- [ÉNONCÉ]:
Dans le texte sur les rapports de la Cour des comptes, recopiez sans rien changer le passage qui commence par les mots contenant « Il a rappelé » et se termine par « de la LOCC2). ».

- [TEXTE AFFICHÉ]:
Ainsi, au niveau des recommandations relatives aux performances de gestion, ce sont des éléments qui sont versés à la discussion.
Il a rappelé que l’Article 88 de la loi 2013-660 donne droit aux organisations de la Société civile de saisir le procureur. Et cette fois-ci le législateur ne donne pas la possibilité au procureur de ne rien faire. Il oblige le procureur à saisir un juge d’instruction. « De même il oblige le procureur a nous répondre avec une motivation s’il ne veut pas engager des poursuites », a-t-il déclaré.
La Cour des Comptes a publié en décembre 2023, ses deux (2) rapports définitifs sur l’exécution de la loi de finances
Il faut rappeler que la Cour des Comptes a publié en décembre 2023, ses deux (2) rapports définitifs sur l’exécution de la loi de finances en vue du règlement du budget de l’année 2022 et sur l’audit de performance des programmes de l’année 2022 (articles 50, 86, 84 de la LOLF1 et les articles 148 et 149 de la LOCC2).

- [INFORMATIONS AFFICHÉES]:
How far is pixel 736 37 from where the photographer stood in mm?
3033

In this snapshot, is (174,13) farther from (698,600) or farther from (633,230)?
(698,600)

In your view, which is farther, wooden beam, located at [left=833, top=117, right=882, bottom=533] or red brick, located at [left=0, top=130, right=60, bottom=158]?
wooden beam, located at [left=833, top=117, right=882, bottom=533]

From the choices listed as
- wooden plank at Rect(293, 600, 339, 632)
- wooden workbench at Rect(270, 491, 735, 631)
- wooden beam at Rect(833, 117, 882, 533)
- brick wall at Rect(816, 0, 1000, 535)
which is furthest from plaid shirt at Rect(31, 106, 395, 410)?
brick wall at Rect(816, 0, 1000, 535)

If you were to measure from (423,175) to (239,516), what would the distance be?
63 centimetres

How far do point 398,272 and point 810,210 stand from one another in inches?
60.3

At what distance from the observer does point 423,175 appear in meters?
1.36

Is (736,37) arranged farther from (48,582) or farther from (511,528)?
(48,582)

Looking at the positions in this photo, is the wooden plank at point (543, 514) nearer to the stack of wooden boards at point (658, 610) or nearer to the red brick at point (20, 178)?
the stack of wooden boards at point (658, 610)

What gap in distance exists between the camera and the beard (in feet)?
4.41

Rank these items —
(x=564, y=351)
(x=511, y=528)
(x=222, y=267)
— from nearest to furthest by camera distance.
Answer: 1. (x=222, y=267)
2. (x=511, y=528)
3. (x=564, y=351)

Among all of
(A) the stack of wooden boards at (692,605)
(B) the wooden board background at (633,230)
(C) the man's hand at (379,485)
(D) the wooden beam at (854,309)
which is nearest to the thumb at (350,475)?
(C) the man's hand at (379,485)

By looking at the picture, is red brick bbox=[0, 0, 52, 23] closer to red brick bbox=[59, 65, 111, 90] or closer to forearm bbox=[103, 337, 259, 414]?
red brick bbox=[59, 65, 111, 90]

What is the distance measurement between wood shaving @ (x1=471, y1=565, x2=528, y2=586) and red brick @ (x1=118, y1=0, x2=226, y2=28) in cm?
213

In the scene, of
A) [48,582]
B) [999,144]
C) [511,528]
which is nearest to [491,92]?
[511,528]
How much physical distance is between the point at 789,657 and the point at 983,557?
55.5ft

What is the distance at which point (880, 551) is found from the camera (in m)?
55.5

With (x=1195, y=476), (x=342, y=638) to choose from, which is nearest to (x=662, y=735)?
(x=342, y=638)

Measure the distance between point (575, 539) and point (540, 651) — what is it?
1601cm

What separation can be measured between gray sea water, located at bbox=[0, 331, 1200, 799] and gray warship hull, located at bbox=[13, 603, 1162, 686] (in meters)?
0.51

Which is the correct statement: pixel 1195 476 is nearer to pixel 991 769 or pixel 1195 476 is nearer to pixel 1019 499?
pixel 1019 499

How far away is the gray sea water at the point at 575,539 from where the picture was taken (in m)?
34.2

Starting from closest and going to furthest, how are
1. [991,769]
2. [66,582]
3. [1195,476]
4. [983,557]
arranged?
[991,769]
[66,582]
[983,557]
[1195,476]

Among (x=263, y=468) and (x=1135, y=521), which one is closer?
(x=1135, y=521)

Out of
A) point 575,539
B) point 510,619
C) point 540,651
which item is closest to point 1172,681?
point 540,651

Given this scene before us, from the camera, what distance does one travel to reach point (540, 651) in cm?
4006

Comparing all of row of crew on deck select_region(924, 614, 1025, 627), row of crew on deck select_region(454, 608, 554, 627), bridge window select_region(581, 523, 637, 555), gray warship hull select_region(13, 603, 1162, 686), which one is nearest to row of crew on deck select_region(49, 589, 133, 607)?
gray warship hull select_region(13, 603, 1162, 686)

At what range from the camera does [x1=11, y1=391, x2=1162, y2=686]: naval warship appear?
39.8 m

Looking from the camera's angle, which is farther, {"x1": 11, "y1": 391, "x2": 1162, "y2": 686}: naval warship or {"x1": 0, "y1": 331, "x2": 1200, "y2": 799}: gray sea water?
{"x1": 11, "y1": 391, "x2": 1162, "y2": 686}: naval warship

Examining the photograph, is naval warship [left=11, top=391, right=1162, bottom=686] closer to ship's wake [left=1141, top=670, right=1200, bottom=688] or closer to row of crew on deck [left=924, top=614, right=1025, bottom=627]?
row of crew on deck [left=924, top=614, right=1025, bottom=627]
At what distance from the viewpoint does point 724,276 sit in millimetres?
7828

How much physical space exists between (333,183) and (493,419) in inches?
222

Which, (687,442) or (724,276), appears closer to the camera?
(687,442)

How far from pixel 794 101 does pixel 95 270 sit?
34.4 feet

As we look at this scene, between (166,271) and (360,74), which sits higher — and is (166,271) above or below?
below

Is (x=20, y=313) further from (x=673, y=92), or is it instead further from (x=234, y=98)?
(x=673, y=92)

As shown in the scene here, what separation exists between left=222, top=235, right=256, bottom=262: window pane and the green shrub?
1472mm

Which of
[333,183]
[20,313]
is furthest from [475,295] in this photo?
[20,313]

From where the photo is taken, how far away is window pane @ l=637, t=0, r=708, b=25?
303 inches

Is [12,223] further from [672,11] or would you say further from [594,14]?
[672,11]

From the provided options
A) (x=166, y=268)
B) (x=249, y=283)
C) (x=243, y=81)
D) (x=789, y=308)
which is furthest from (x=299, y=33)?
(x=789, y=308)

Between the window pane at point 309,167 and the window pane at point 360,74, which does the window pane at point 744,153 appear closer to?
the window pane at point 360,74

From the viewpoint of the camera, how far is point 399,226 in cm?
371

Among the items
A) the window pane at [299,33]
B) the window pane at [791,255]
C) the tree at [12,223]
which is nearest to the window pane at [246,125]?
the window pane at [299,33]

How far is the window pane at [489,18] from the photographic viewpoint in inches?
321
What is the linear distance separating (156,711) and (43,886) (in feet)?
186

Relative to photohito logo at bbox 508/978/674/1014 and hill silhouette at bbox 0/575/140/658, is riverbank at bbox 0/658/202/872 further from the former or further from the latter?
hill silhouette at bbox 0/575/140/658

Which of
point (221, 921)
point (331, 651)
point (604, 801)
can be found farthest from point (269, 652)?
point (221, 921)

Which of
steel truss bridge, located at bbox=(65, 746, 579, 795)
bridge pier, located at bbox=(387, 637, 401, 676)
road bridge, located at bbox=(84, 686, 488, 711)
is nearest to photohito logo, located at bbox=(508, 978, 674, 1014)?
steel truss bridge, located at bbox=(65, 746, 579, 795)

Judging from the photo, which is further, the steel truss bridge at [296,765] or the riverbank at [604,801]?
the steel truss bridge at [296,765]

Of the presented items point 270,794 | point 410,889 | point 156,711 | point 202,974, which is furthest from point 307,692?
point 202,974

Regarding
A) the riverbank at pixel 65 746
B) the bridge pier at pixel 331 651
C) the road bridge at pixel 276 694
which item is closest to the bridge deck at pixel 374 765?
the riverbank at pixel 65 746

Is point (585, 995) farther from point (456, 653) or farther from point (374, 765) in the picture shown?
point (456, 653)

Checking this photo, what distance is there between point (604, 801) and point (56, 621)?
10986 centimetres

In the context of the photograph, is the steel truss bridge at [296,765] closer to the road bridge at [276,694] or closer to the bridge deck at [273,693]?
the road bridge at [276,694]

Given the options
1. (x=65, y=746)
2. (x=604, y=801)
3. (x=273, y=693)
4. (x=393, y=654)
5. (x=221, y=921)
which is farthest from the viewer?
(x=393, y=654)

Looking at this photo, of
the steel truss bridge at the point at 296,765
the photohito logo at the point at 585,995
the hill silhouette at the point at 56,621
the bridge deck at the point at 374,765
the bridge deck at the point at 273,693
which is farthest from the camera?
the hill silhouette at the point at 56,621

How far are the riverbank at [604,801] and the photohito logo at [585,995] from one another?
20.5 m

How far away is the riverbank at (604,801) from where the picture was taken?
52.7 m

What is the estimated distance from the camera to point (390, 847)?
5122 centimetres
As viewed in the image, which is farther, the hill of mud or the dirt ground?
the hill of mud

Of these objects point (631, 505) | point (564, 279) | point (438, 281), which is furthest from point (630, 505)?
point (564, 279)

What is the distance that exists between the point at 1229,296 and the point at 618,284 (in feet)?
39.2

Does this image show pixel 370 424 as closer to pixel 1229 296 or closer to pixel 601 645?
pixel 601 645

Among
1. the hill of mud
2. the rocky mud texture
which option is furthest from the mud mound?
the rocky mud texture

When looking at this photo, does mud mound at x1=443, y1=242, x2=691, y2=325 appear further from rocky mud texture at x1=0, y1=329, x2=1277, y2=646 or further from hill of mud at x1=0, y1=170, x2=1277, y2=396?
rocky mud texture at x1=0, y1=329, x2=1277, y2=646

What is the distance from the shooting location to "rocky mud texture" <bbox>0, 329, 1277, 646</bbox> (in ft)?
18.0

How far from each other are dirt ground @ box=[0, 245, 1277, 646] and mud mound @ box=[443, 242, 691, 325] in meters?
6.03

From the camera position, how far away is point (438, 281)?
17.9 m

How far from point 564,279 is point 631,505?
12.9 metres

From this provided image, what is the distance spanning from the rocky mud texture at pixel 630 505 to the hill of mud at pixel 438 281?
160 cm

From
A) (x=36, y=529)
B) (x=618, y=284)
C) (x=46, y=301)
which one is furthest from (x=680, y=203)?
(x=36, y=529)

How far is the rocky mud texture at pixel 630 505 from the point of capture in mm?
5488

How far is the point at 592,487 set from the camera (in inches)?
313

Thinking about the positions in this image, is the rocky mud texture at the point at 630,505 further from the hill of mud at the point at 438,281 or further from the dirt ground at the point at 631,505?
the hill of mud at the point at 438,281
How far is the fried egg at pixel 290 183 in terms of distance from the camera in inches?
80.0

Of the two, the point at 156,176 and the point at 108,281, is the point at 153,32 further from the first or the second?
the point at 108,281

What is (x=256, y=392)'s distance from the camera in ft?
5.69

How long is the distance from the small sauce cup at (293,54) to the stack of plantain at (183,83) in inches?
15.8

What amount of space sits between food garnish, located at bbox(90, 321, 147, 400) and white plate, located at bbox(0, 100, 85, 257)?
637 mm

- [RÉPONSE]:
Il a rappelé que l’Article 88 de la loi 2013-660 donne droit aux organisations de la Société civile de saisir le procureur. Et cette fois-ci le législateur ne donne pas la possibilité au procureur de ne rien faire. Il oblige le procureur à saisir un juge d’instruction. « De même il oblige le procureur a nous répondre avec une motivation s’il ne veut pas engager des poursuites », a-t-il déclaré.
La Cour des Comptes a publié en décembre 2023, ses deux (2) rapports définitifs sur l’exécution de la loi de finances
Il faut rappeler que la Cour des Comptes a publié en décembre 2023, ses deux (2) rapports définitifs sur l’exécution de la loi de finances en vue du règlement du budget de l’année 2022 et sur l’audit de performance des programmes de l’année 2022 (articles 50, 86, 84 de la LOLF1 et les articles 148 et 149 de la LOCC2).